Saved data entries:
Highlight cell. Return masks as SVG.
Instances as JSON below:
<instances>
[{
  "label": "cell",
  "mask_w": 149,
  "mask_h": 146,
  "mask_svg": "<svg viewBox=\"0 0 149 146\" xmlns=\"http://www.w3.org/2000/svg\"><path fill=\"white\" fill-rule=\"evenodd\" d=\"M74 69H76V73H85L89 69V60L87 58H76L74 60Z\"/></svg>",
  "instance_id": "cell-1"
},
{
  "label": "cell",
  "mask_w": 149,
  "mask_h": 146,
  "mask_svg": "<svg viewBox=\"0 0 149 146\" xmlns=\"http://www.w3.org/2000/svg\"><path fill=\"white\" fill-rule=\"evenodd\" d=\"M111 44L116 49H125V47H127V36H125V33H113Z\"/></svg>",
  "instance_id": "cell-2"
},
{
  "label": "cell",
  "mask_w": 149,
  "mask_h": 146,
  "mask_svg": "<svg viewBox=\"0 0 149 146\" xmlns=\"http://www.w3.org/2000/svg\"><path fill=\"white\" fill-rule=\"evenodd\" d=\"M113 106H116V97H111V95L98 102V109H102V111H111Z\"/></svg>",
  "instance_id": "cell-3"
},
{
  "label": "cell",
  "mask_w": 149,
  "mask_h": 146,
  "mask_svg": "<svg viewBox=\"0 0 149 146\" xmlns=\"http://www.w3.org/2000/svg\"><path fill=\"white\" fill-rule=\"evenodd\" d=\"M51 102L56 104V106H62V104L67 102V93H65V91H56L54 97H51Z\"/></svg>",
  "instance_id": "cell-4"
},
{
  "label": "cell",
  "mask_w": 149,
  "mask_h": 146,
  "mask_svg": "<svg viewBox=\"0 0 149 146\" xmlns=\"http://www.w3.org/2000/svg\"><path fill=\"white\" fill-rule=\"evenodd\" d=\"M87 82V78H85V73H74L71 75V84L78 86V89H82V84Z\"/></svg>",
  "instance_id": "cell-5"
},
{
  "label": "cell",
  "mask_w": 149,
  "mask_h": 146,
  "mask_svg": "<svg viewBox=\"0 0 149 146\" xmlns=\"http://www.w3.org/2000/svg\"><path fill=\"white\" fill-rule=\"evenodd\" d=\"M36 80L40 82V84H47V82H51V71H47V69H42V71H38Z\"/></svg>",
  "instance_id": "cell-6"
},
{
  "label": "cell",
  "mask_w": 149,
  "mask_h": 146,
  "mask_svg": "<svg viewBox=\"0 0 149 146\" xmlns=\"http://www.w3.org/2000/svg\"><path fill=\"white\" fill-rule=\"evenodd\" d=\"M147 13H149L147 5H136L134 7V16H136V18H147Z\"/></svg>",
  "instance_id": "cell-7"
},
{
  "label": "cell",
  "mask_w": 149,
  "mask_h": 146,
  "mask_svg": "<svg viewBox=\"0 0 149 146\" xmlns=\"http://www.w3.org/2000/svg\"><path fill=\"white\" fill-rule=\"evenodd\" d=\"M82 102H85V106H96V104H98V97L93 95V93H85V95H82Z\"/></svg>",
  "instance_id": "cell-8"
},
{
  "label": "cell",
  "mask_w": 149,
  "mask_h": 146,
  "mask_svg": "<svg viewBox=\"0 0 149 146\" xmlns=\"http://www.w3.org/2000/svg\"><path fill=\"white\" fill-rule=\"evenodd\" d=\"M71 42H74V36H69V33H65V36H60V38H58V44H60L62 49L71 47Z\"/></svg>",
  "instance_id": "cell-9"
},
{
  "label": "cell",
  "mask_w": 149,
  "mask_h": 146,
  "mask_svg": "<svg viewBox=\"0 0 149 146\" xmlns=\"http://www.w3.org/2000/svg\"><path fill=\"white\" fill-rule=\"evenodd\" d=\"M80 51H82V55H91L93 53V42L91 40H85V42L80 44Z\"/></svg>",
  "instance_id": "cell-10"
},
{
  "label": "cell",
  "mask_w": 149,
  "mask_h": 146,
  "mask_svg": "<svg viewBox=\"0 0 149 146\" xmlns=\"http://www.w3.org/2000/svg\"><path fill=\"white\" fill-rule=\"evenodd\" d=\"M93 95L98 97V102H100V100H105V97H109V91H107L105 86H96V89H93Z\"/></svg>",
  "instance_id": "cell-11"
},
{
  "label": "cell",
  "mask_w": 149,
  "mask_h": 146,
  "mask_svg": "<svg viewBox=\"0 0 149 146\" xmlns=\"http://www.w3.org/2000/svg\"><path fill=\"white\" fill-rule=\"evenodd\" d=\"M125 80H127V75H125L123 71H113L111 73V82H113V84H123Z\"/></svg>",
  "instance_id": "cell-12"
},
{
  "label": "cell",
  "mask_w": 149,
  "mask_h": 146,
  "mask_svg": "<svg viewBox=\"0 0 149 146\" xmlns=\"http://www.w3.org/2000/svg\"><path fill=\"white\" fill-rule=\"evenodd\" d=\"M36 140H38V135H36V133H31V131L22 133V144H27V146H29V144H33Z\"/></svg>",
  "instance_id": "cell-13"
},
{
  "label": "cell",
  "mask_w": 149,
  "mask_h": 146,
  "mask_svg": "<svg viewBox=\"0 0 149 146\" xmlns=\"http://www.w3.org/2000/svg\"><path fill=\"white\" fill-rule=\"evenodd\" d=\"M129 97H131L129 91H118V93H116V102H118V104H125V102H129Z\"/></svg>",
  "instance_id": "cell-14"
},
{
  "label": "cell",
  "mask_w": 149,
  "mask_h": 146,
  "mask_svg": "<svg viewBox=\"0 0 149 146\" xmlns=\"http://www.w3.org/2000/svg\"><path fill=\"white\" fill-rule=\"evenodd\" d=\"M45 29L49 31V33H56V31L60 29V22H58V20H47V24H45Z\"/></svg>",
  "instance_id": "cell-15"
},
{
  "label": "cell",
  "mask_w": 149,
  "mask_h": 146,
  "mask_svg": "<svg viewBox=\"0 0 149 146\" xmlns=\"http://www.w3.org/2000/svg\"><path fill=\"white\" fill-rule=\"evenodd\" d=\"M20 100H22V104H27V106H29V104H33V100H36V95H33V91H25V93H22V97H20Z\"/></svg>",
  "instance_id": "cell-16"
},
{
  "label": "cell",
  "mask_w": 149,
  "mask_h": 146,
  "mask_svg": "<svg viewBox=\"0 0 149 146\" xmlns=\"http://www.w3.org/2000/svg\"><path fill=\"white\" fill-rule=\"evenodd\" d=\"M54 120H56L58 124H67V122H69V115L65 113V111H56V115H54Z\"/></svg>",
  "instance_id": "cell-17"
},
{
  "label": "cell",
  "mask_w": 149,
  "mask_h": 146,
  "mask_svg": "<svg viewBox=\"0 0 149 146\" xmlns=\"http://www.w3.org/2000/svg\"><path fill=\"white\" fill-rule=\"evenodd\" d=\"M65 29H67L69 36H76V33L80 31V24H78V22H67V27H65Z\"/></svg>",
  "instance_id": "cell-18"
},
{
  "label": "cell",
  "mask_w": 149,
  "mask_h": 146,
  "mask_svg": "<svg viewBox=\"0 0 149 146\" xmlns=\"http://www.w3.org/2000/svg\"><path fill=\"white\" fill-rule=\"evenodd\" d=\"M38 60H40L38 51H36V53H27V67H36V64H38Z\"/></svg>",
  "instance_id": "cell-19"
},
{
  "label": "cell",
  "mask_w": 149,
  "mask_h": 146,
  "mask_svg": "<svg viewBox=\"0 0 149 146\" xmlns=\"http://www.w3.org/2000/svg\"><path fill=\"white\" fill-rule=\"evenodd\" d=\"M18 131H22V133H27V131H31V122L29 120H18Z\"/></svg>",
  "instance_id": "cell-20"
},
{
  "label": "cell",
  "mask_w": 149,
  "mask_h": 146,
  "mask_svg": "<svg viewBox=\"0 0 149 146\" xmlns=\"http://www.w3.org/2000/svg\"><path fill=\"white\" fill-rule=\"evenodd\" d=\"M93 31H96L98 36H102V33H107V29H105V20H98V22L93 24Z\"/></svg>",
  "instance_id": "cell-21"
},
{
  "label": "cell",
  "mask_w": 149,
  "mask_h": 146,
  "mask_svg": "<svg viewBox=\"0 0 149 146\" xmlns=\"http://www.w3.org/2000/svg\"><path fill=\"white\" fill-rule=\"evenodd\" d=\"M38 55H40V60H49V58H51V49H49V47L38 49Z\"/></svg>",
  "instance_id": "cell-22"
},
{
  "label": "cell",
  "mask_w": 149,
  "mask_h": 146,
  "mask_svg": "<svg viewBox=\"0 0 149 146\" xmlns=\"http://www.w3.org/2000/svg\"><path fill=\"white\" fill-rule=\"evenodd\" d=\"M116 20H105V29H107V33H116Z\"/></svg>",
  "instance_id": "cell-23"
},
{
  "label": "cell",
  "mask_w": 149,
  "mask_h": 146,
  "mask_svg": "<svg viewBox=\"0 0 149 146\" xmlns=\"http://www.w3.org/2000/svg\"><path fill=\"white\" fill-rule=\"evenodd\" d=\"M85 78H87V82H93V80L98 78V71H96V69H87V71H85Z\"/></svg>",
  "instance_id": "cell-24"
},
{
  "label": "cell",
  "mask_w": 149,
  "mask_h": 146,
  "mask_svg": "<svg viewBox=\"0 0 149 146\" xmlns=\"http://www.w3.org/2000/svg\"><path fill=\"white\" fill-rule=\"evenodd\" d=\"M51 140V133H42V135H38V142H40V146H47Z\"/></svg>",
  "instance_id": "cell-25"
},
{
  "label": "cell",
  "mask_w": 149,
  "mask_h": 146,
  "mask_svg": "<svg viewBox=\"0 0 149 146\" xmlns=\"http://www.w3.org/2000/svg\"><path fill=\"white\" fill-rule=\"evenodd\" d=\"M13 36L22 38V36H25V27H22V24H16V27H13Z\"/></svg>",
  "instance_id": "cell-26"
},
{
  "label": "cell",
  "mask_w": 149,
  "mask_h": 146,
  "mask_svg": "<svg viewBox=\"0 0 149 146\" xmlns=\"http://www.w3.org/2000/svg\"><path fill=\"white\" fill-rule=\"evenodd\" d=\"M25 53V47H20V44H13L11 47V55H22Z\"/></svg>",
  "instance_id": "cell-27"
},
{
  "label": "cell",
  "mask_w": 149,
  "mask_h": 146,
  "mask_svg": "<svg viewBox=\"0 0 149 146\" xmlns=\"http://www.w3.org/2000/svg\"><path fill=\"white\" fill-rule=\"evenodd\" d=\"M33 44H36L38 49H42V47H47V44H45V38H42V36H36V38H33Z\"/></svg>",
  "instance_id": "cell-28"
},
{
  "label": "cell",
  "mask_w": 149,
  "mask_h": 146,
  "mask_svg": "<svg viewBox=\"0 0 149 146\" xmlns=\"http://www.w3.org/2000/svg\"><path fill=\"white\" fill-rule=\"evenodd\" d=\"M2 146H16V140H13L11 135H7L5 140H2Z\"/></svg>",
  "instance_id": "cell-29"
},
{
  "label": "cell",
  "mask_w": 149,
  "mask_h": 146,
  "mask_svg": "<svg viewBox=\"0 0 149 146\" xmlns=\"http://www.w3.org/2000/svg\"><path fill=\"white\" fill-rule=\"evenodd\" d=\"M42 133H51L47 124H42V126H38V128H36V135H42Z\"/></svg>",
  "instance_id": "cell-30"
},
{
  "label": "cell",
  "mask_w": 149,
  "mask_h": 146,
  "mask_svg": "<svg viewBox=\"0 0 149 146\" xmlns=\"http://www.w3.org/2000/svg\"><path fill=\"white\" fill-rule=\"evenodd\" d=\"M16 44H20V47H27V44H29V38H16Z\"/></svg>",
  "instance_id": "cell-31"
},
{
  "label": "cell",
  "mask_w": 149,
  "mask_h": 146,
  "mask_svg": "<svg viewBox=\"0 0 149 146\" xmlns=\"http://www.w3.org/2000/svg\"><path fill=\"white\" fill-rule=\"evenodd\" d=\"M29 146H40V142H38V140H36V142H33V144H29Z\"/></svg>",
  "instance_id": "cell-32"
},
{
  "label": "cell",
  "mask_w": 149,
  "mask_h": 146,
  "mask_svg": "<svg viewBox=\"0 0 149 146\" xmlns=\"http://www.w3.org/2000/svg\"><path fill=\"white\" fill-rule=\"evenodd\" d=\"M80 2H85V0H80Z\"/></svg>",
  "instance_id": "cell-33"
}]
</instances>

### Task directions
Copy the records word for word from their first line through the line containing "69H76V73H85L89 69V60L87 58H76L74", with both of those lines included.

### Result
Highlight cell. Return masks as SVG.
Instances as JSON below:
<instances>
[{
  "label": "cell",
  "mask_w": 149,
  "mask_h": 146,
  "mask_svg": "<svg viewBox=\"0 0 149 146\" xmlns=\"http://www.w3.org/2000/svg\"><path fill=\"white\" fill-rule=\"evenodd\" d=\"M74 69H76V73H85L89 69V60L87 58H76L74 60Z\"/></svg>",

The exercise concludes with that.